I'm trying to calculate the probability of a bivariate normal distribution over a specific area respectively a specific polygon in java.
The mathematical description would be to integrate the probability density function (pdf) of the bivariate normal distribution over a specific complex area.
My first approach was to use two NormalDistribution
objects with the aid of the apache-commons-math
library. Given dataset x for dimension 1 and dataset y for dimension 2 I've computed mean and standard deviation for each NormalDistribution
.
With the method
public double probability(double x0, double x1)
from org.apache.commons.math3.distribution.NormalDistribution
I'm able to set an individual interval for each dimension, which means I can define a rectangular area and get the probability by
NormalDistribution normalX = new NormalDistribution(means[0], stdDeviation_x);
NormalDistribution normalY = new NormalDistribution(means[1], stdDeviation_y);
double probabilityOfRect = normalX.probability(x1, x2) * normalY.probability(y1, y2);
If the standard deviations are small enough and the defined region is large enough, the probability will approach to a number of 1.0 (0.99999999999), which is expected.
As I've said I need to compute a specific area, my first approach won't work this way because I'm only able to define rectangular areas.
So my second approach was to use the class MultivariateNormalDistribution
, which is also implemented in apache-commons-math
.
By using the MultivariateNormalDistribution
with the vector means and the covariance matrix, I'm able to get the pdf of a specific point x with public double density(double[] vals)
, like the description is saying
Returns the probability density function (PDF) of this distribution evaluated at the specified point x.
In this approach I'm converting my complex area in an ArrayList of Points and subsequently summing up all the densities by iterating over the ArrayList like this:
MultivariateNormalDistribution mnd = new MultivariateNormalDistribution(means, covariances);
double sum = 0.0;
for(Point p : complexArea) {
double[] pos = {p.x, p.y};
sum += mnd.density(pos);
}
return sum;
But I've encountered a problem with lacking precision when setting the standard deviations to really low values so that the pdf is containing peaks > 1 at the position I'm calling mnd.density(pos)
. So the sum is adding up to values > 1.
To avoid these peaks I'm trying to sum up the average of a summed up value which are the surrounding points in double precision of the current point by
MultivariateNormalDistribution mnd = new MultivariateNormalDistribution(means, covariances);
double sum = 0.0;
for(Point p : surfacePoints) {
double tmpRes = 0.0;
for(double x = p.x - 0.5; x < p.x + 0.5; x+=0.1) {
for(double y = p.y - 0.5; y < p.y + 0.5; y+=0.1) {
double[] pos = {x, y};
tmpRes += mnd.density(pos);
}
}
sum += tmpRes / 100.0;
}
return sum;
which obviously works.
All in all I'm not quite sure if my approaches are fundamentally correct.

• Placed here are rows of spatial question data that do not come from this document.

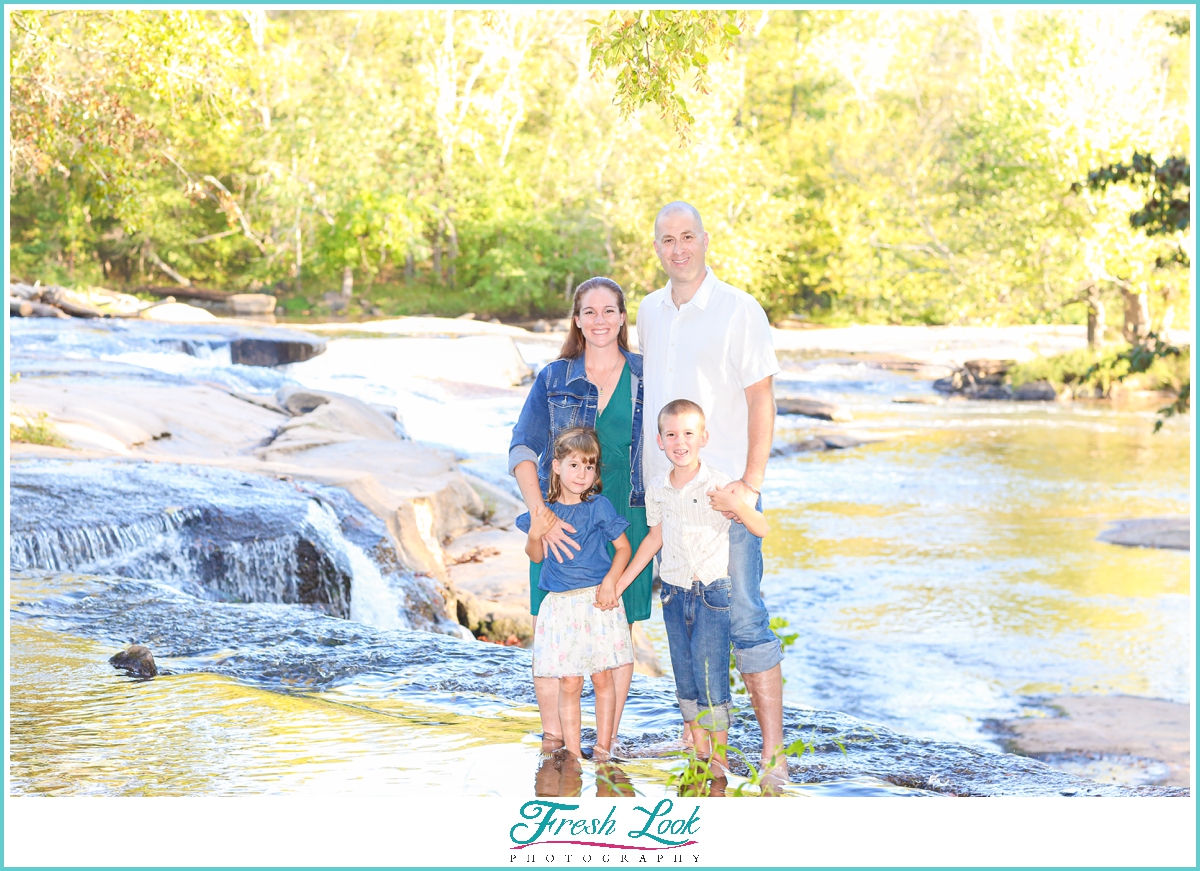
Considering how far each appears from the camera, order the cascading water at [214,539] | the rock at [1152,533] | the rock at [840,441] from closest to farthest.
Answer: the cascading water at [214,539] → the rock at [1152,533] → the rock at [840,441]

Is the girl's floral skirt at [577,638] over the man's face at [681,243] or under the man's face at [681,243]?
under

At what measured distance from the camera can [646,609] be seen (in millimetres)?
3348

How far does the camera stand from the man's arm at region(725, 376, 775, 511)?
119 inches

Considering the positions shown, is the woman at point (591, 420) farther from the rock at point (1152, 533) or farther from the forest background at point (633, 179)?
the forest background at point (633, 179)

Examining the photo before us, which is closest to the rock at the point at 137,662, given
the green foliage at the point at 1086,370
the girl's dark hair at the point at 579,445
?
the girl's dark hair at the point at 579,445

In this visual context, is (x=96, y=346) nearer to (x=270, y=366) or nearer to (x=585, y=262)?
(x=270, y=366)

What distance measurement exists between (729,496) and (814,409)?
14102 mm

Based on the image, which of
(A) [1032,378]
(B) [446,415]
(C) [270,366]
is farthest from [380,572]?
(A) [1032,378]

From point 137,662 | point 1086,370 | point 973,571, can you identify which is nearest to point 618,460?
point 137,662

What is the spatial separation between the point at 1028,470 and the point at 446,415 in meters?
6.98

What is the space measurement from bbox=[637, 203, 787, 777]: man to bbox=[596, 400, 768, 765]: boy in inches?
1.7

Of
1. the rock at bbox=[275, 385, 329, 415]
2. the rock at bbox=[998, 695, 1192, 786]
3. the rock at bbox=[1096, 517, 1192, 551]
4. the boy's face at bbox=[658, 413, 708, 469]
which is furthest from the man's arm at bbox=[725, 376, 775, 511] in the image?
the rock at bbox=[275, 385, 329, 415]

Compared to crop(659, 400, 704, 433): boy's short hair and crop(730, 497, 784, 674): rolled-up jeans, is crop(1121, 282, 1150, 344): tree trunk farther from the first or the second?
crop(659, 400, 704, 433): boy's short hair

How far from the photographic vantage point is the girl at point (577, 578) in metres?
3.10
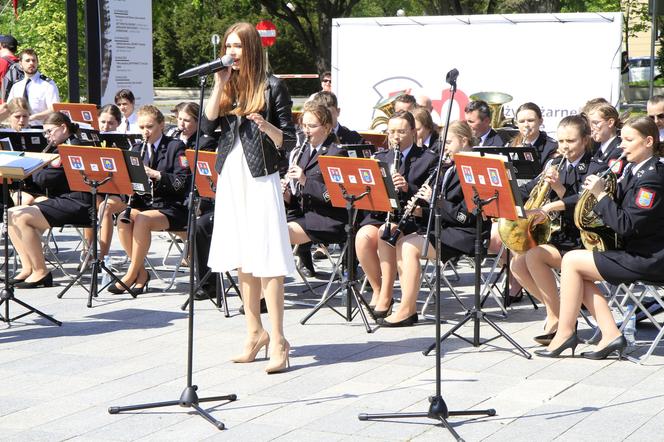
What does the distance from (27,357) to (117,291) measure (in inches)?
90.3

Another approach would be to compute the probability with numerical integration but I'm clueless how to achieve this in java.
Are there any other possibilities to achieve this?
EDIT:
Beside the fact of lacking accuracy, the main question is: Is the second approach "summing up the densities" a valid method to obtain a probability in an area of a bivariate normal distribution? Thinking about 1-dimensional normal distributions, the probability of one specific point is always 0. How does the public double density(double[] vals)
method in the apache math library obtain a valid value?